SOURCE DATA:

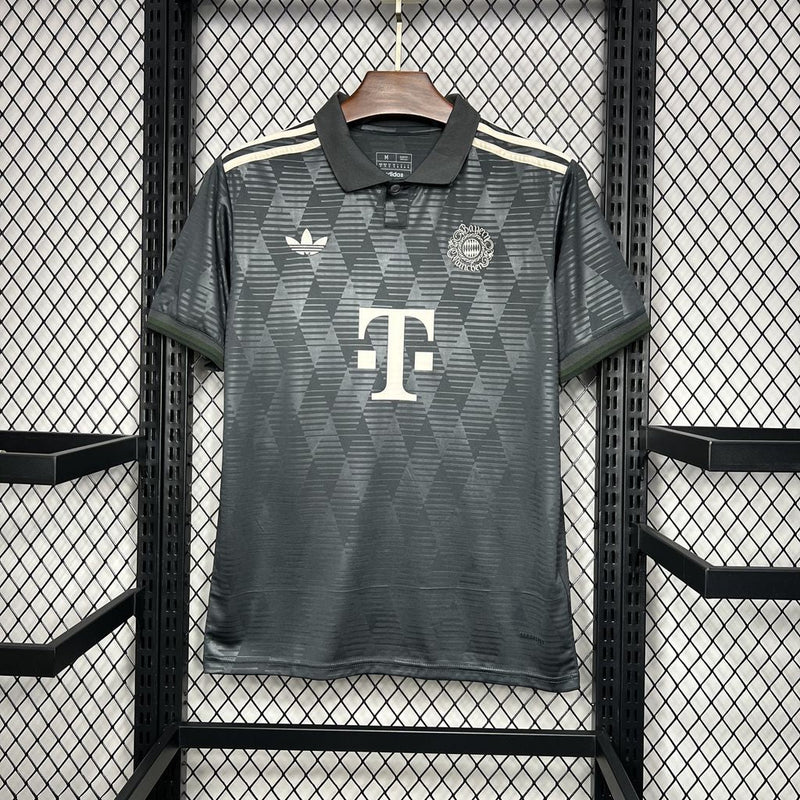 Camisa Bayern Munique Oktoberfest 24/25 - Adidas Torcedor Masculina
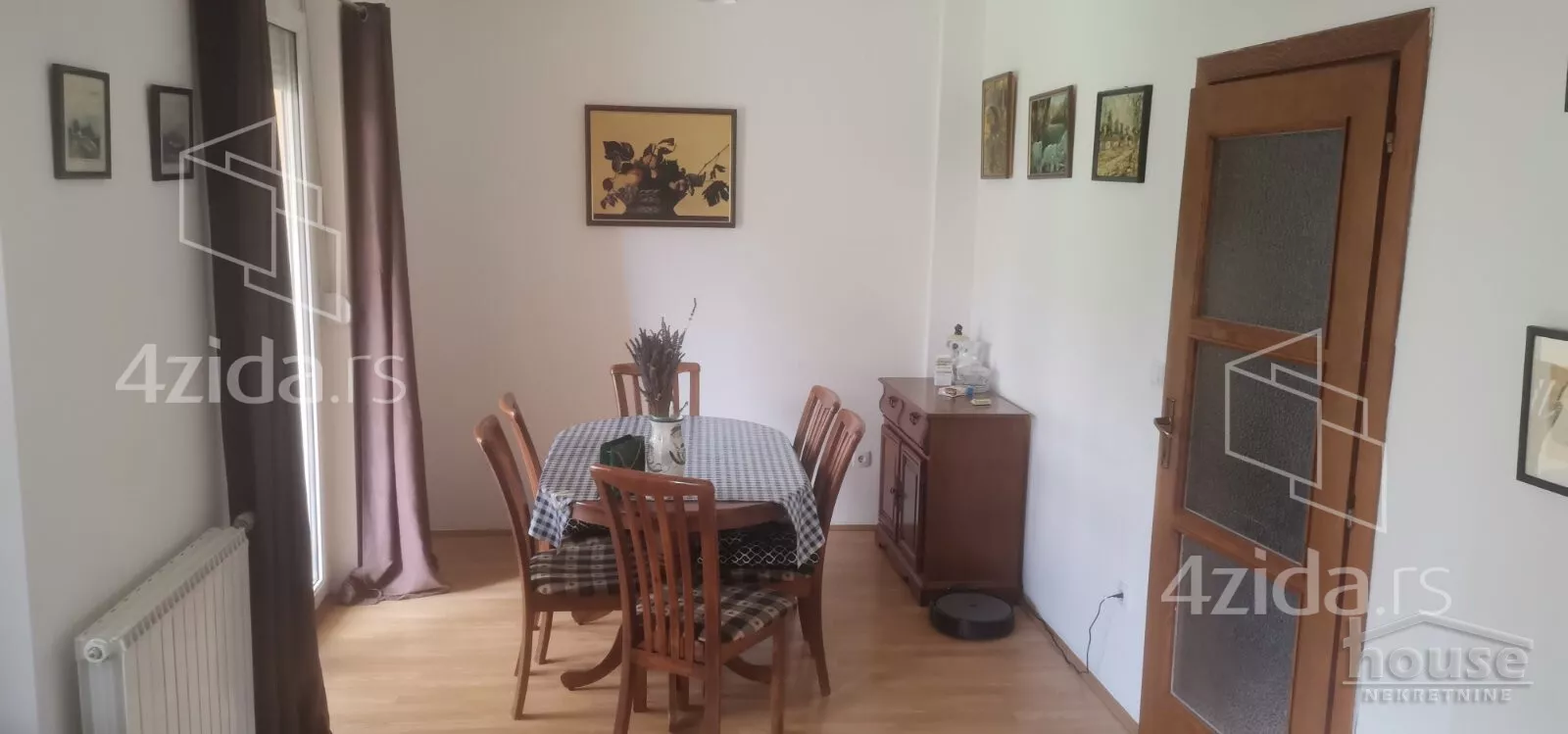 Kuća | 4zida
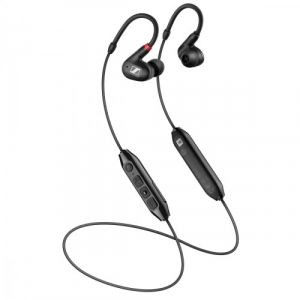 Sennheiser IE 100 PRO WIRELESS BLACK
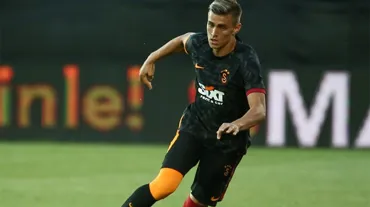 SON DAKİKA | Galatasaray'da ayrılık: Rusya'ya kiralık gitti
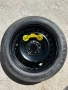 Резервна гума Патерица 16 за Волво, снимка 1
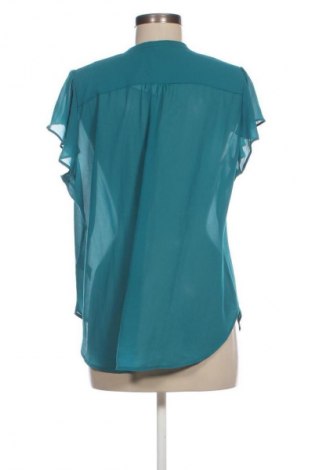Damenbluse H&M, Größe XL, Farbe Blau, Preis 17,99 €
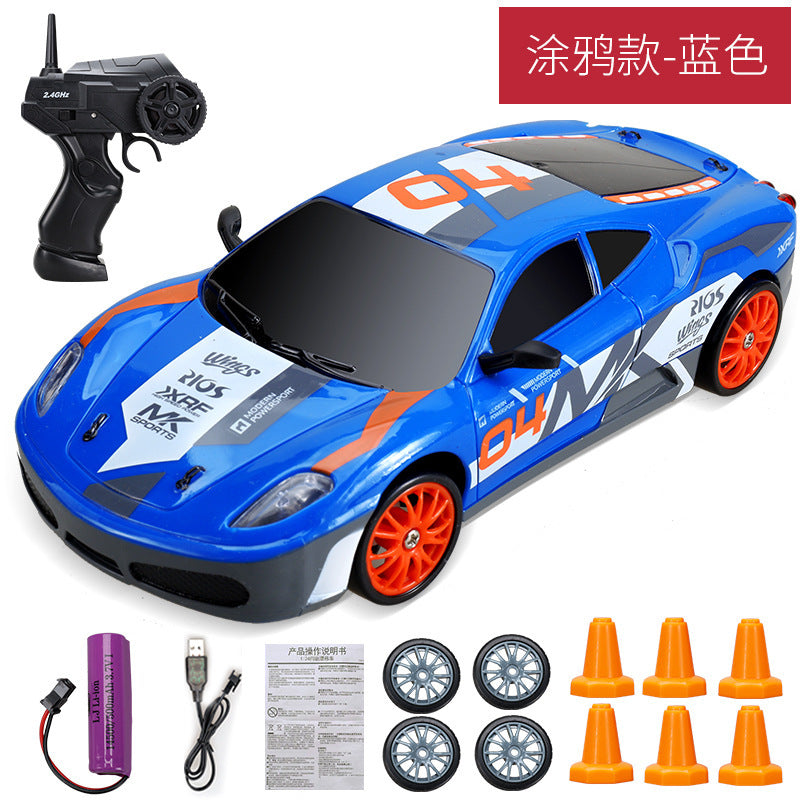 Drift Toy Car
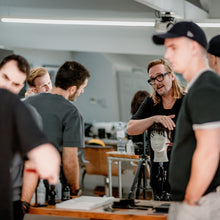 Get Focused – 1 Day Cutting Course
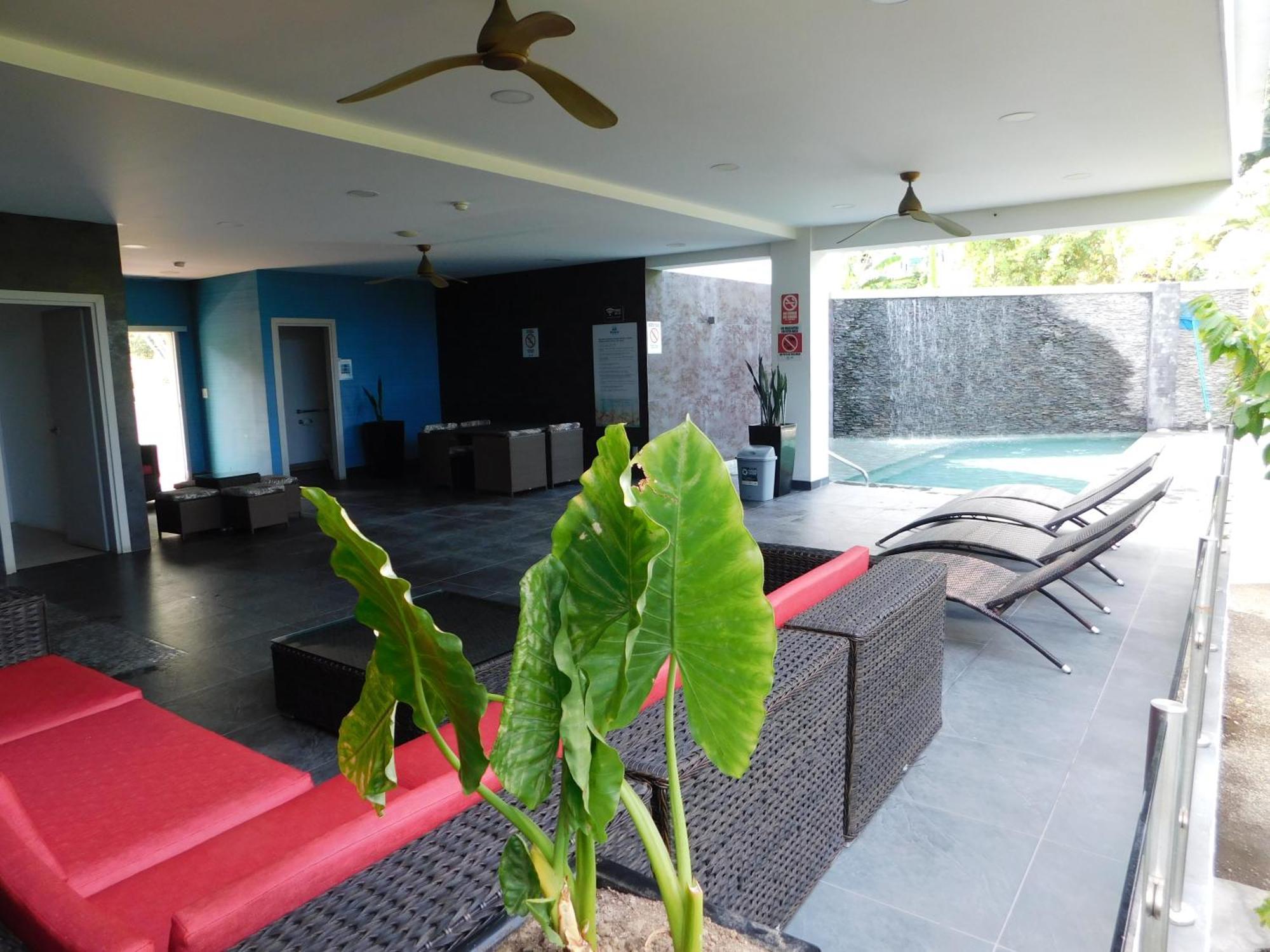Sunset 205, Sleeps Six, Next Door To The Pool, 100M To The Beach! Jacó Exterior foto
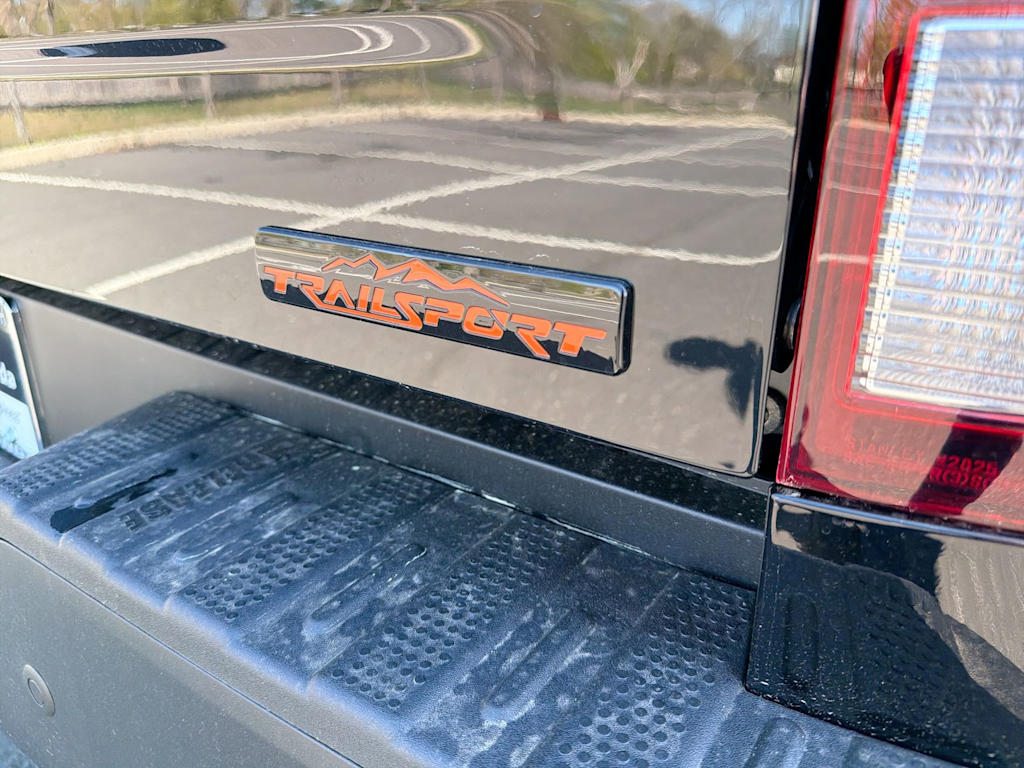 Thumbnail: 2026 Honda Ridgeline - 7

INSTRUCTIONS TO FOLLOW: Every line above should be reproduced exactly, please, with no pictures included.

ANSWER SECTION:
 Camisa Bayern Munique Oktoberfest 24/25 - Adidas Torcedor Masculina
 Kuća | 4zida
 Sennheiser IE 100 PRO WIRELESS BLACK
 SON DAKİKA | Galatasaray'da ayrılık: Rusya'ya kiralık gitti
 Резервна гума Патерица 16 за Волво, снимка 1
Damenbluse H&M, Größe XL, Farbe Blau, Preis 17,99 €
 Drift Toy Car
 Get Focused – 1 Day Cutting Course
Sunset 205, Sleeps Six, Next Door To The Pool, 100M To The Beach! Jacó Exterior foto
 Thumbnail: 2026 Honda Ridgeline - 7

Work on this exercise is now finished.